ESTRATTO DEL TESTO:
=-=-=-=-=

Questa assume una posizione di contrapposizione ai propositi dell’Area di
Libero Commercio delle Americhe (ALCA), che è vista come una delle cause di “uno
scenario che prevede un aumento della perdita di potere decisionale degli Stati
locali (America Latina) e un progressivo incremento del controllo sull’economia
della regione da parte degli Stati Uniti”.
La terza parte espone l’ossatura del nuovo modello di
sviluppo. “La ridistribuzione dei redditi e delle ricchezze per la creazione
di un vasto mercato per il consumo di massa e (l’introduzione di) politiche
sociali universali e di base, sono gli elementi propulsori di questo nuovo
modello”. Per dare fondamento a questo nuovo modello vengono presi 15 impegni
politici specifici. La quarta parte promette un nuovo contratto sociale che
effettuerà cambiamenti strutturali a garanzia di una equa distribuzione del
reddito, della ricchezza, del potere e della cultura - ingredienti necessari per
una nuova agenda di integrazione sociale. Questo nuovo contratto sociale
penalizzerà i rent-seekers e gli speculatori ma beneficerà tutti i piccoli e i
grandi imprenditori che si occupano di attività produttive per l’ampliamento
dei mercati per il consumo di massa.
La quinta parte promette di respingere il memorandum d’intesa
firmato dal governo Cardoso con il FMI e di muoversi in direzione di un sistema
contemplato nel Memorandum sulla Responsabilità Economica e Sociale, che dovrà
essere negoziato annualmente sulla base di una discussione più ampia possibile
con la società brasiliana.

=-=-=-=-=

DATI FORNITI:
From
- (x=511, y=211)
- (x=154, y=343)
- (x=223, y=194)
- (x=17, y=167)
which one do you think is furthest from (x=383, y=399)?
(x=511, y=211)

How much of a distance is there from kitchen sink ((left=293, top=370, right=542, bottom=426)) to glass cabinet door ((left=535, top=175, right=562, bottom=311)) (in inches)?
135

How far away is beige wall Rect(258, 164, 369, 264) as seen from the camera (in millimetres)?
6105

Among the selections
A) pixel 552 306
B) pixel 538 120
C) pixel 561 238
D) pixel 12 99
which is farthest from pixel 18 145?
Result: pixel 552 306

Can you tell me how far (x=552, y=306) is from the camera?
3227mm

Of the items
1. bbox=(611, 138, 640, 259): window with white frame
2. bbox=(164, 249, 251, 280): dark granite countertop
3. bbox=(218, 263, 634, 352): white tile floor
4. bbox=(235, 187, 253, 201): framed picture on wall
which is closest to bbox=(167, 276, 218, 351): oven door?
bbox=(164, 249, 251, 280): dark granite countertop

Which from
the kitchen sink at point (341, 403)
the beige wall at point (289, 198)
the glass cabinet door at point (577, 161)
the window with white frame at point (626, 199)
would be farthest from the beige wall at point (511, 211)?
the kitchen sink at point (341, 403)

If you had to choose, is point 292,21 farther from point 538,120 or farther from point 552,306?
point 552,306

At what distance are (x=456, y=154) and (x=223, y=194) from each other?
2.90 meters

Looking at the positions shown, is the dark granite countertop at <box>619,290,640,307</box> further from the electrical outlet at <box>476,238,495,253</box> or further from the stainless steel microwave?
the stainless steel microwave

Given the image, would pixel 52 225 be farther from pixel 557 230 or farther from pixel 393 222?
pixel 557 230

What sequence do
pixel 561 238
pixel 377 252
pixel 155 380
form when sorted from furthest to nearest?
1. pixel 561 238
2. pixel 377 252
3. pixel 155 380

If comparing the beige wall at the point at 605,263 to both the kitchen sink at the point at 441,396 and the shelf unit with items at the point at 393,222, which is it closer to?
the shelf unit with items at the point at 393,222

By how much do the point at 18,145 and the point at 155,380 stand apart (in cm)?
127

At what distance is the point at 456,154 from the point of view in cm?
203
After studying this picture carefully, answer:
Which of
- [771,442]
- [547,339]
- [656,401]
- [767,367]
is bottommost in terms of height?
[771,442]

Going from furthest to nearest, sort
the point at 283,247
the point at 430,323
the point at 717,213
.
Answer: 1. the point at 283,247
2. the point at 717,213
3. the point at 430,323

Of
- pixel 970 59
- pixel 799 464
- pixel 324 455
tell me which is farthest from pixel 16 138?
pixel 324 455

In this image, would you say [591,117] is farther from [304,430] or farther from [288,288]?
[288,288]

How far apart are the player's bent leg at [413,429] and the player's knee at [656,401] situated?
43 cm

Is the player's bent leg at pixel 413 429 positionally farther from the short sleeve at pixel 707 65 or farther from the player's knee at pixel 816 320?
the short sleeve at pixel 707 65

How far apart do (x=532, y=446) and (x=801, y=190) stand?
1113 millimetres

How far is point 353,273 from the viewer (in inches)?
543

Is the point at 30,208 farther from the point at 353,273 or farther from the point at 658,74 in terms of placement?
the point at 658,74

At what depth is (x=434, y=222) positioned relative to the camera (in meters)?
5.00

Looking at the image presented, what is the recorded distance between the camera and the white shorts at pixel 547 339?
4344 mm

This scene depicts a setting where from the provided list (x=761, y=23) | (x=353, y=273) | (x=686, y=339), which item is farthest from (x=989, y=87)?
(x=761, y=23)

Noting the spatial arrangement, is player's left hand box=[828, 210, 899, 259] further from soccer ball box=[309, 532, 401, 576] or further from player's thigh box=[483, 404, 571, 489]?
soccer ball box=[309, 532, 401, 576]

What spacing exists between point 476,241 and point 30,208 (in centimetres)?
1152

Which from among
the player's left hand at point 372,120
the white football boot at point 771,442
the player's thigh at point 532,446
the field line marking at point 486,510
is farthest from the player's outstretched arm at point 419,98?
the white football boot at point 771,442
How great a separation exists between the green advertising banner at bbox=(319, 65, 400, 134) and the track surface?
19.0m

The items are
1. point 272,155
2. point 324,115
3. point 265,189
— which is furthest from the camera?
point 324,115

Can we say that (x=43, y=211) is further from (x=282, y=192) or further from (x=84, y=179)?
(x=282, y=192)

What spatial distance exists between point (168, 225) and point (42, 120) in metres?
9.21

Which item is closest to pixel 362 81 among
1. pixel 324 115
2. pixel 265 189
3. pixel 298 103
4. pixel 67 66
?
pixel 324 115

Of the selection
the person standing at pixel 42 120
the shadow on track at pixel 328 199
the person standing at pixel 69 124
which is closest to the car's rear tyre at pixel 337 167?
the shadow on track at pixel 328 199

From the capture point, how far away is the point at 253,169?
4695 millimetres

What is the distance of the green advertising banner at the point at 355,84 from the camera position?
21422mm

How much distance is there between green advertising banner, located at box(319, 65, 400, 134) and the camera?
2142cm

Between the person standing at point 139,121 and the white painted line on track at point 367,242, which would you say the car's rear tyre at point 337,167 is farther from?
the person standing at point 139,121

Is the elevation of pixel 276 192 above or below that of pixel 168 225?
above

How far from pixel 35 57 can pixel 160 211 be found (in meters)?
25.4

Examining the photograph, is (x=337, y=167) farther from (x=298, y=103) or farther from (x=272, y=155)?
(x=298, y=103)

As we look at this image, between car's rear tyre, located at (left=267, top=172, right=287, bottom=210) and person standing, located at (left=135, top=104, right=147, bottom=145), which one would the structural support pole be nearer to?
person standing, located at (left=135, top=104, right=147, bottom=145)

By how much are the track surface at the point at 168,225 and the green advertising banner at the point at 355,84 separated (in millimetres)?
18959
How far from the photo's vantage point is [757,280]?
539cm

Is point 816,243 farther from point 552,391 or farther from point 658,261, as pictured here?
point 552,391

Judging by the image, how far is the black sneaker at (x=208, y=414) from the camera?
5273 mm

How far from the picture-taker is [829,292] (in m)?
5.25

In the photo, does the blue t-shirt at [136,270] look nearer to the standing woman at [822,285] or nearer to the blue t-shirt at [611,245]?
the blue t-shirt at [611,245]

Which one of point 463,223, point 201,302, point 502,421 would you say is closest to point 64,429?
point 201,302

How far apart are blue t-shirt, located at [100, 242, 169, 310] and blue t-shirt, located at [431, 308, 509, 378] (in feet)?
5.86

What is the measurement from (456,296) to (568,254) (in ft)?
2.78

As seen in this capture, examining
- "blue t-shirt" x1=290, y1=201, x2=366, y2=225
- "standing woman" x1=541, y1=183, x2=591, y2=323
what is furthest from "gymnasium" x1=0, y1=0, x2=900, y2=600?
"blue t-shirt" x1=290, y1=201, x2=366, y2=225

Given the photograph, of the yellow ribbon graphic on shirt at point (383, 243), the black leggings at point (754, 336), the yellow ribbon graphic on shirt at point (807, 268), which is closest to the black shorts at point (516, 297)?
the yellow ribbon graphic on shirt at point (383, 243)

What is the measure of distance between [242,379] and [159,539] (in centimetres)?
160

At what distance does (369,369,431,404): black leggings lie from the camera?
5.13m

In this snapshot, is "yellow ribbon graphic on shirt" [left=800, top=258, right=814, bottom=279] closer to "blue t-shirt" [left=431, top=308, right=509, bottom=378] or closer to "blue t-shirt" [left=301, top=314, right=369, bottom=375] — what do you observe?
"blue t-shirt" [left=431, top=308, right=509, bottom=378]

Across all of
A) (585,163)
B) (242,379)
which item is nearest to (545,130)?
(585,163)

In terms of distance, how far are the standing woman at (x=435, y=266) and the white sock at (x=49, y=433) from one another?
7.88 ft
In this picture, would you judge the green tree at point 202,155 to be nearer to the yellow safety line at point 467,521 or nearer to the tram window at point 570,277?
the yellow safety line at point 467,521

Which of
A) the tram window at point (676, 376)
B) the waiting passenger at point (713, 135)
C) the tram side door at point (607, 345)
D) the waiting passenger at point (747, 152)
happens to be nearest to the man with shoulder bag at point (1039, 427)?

=-=-=-=-=

ESERCIZIO SCRITTO:
Rispondi a queste domande sul brano:
1. Quanti impegni politici specifici vengono presi per dare fondamento al nuovo modello di sviluppo?
2. Chi sarà penalizzato dal nuovo contratto sociale?
3. Con chi aveva firmato il governo Cardoso il memorandum d'intesa che la quinta parte promette di respingere?

RISPOSTA:
1. 15 impegni.
2. I rent-seekers e gli speculatori.
3. Con il FMI.